→ **WORK INSTRUCTION**: Once you find the line with "Gnomes Garden Games" in the entries below, print it and each line after it up to and including the line with "Konta has split from coach Fissette", exactly, without pictures.

→ **STUDY MATERIAL**:
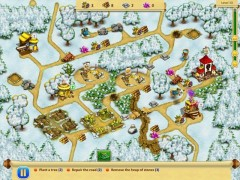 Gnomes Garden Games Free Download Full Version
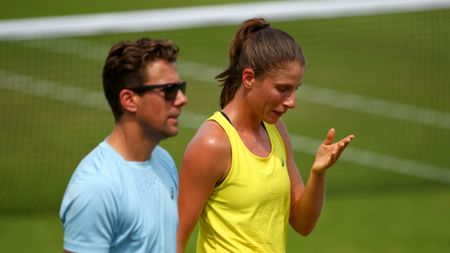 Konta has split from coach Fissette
==
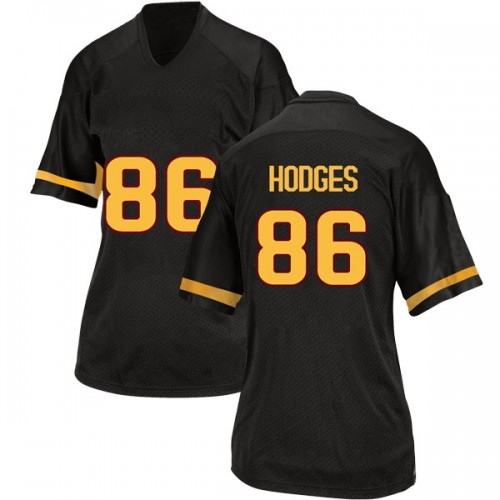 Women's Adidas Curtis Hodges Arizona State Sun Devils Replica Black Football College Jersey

→ **ANSWER**:
 Gnomes Garden Games Free Download Full Version
 Konta has split from coach Fissette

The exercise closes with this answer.